Content-Type: text/plain; charset=us-ascii
Mime-Version: 1.0 (Mac OS X Mail 9.3 \(3124\))
Subject: Re: RHEL7 hang (and probably mainline) while copying big files because of subrequests merging(?)
From: Weston Andros Adamson <dros@monkey.org>
In-Reply-To: <CACVxJT9y5FDvrUD64ZEHeOH9aFMbi_JNZghGw1XfRC71trJgsA@mail.gmail.com>
Date: Mon, 11 Jul 2016 11:44:27 -0400
Cc: Trond Myklebust <trondmy@primarydata.com>,
        linux-nfs list <linux-nfs@vger.kernel.org>,
        Anna Schumaker <anna.schumaker@netapp.com>
Message-Id: <61092E2E-B2FB-44B7-87AE-3B04DF28E8DA@monkey.org>
References: <CACVxJT8fYGqGbHz97xVR1fWtq3YEfQoN7180fEW-Q27UgD=3Ag@mail.gmail.com> <E70C1354-A1F7-47F3-A810-344BA5BE51AB@primarydata.com> <CACVxJT8GT-ppjdF9k4BB2fzKgWbW6zQyW1DdSTYWVRxhNWDCHA@mail.gmail.com> <34912FDB-DC5B-4287-8659-7D95CE848E48@monkey.org> <CACVxJT9y5FDvrUD64ZEHeOH9aFMbi_JNZghGw1XfRC71trJgsA@mail.gmail.com>
To: Alexey Dobriyan <adobriyan@gmail.com>
Sender: linux-nfs-owner@vger.kernel.org


> On Jul 11, 2016, at 10:15 AM, Alexey Dobriyan <adobriyan@gmail.com> wrote:
> 
> On Mon, Jul 11, 2016 at 4:52 PM, Weston Andros Adamson <dros@monkey.org> wrote:
>> 
>>> On Jul 11, 2016, at 9:47 AM, Alexey Dobriyan <adobriyan@gmail.com> wrote:
>>> 
>>> On Mon, Jul 11, 2016 at 4:28 PM, Trond Myklebust
>>> <trondmy@primarydata.com> wrote:
>>>> 
>>>>> On Jul 11, 2016, at 08:59, Alexey Dobriyan <adobriyan@gmail.com> wrote:
>>>>> 
>>>>> We have a customer who was able to reliably reproduce the following hang:
>>>>> (hang itself is rare but there are many machines, so it is not rare)
>>>>> 
>>>>> INFO: task ascp:66692 blocked for more than 120 seconds.
>>>> 
>>>> Why is this being reported here and not to Red Hat? Is the bug reproducible on the upstream kernel?
>>> 
>>> It is not a report per se, more heads up for other folks like CentOS
>>> and other rebuilders.
>>> I checked every NFS commit since 3.10, there seems to be nothing fixing it.
>>> As for testing mainline, I don't know, maybe we can arrange that.
>>> 
>>>  Alexey
>>> 
>> 
>> How have you checked every commit since 3.10 and not tested "mainline"?
>> 
>> I don't get how both can be true.

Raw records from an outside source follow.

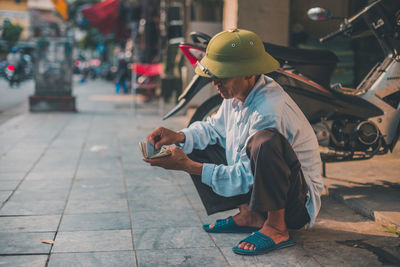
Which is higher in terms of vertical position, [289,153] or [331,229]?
[289,153]

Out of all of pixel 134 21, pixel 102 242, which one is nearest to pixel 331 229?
pixel 102 242

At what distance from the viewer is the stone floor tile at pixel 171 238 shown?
9.99 ft

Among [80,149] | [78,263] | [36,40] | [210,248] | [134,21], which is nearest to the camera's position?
[78,263]

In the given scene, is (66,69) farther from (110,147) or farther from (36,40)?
(110,147)

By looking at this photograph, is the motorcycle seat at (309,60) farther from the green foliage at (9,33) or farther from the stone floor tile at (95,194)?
the green foliage at (9,33)

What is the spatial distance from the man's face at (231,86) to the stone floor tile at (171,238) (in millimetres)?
938

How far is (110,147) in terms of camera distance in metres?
6.59

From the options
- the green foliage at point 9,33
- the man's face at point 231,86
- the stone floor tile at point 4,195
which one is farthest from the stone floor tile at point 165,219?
the green foliage at point 9,33

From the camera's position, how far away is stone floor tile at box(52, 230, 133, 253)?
2980 mm

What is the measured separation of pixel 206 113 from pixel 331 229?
164 cm

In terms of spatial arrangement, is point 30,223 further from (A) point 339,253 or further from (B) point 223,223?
(A) point 339,253

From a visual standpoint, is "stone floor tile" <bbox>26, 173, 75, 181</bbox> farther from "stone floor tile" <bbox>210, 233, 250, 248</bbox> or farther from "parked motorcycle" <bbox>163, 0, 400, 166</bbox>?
"stone floor tile" <bbox>210, 233, 250, 248</bbox>

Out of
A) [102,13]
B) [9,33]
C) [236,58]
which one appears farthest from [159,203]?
[102,13]

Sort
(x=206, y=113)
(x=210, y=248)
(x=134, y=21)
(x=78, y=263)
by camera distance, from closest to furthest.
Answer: (x=78, y=263)
(x=210, y=248)
(x=206, y=113)
(x=134, y=21)
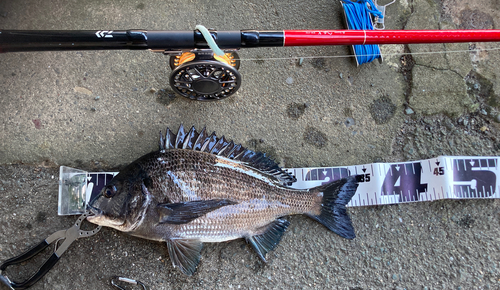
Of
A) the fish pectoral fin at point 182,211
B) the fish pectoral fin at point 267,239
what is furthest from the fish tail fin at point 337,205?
the fish pectoral fin at point 182,211

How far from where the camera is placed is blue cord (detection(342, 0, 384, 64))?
283cm

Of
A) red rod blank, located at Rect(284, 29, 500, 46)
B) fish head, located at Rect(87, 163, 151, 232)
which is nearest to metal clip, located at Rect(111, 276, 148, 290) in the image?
fish head, located at Rect(87, 163, 151, 232)

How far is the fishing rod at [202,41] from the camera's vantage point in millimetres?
1903

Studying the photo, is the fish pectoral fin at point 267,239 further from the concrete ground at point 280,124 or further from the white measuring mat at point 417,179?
the white measuring mat at point 417,179

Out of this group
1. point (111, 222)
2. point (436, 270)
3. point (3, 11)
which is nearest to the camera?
point (111, 222)

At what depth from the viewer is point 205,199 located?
2246 millimetres

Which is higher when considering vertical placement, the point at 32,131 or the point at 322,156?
the point at 32,131

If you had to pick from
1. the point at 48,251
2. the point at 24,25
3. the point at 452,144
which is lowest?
the point at 48,251

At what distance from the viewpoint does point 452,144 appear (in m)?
2.82

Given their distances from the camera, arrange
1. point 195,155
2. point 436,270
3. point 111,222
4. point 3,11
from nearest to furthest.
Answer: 1. point 111,222
2. point 195,155
3. point 436,270
4. point 3,11

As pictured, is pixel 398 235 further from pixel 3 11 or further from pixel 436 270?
pixel 3 11

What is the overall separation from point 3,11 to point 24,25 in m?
0.22

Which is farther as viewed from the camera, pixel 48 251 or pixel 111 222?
pixel 48 251

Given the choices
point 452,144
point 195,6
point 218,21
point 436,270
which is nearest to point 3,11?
point 195,6
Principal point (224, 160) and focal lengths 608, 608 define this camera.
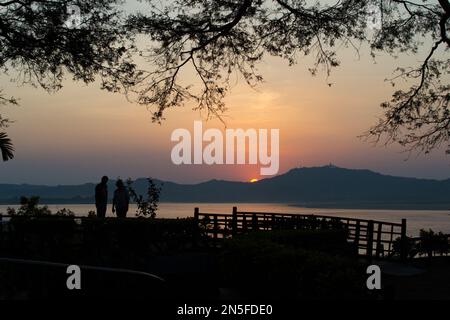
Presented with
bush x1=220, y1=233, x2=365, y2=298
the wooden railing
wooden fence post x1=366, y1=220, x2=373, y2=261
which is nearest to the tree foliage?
the wooden railing

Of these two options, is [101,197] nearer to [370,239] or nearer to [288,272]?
[370,239]

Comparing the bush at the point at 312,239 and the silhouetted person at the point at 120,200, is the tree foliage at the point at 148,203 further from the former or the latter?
the bush at the point at 312,239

Do you mean you manually inspected each
>> commit? I'm not sure the fix would be so obvious...
> 
> I've looked at commits. If the bug was fixed accidentally, then sorry
> for the noise.

I'm not saying it was fixed accidentally. The nfs client is a complex system and
bugs like this may manifest themselves in many different ways. I don't see how you
can just browse the commits to see if something like this was fixed. The commit message
could be something as simple as "handle error better" or "fix off-by-one calculation" --
how would you know that's the fix to your issue or not? 

A few data points that would be helpful:
 - is this reproducible on upstream kernels
 - more info on the workload- is it buffered IO? direct IO? What sizes are the writes?
 - is this reproducible with tcp transport instead of UDP? I ask this because the
   vast majority of testing of the nfs client is TCP, as there is really no reason
   to use UDP... Probably not the issue, but may be worth checking out.

-dros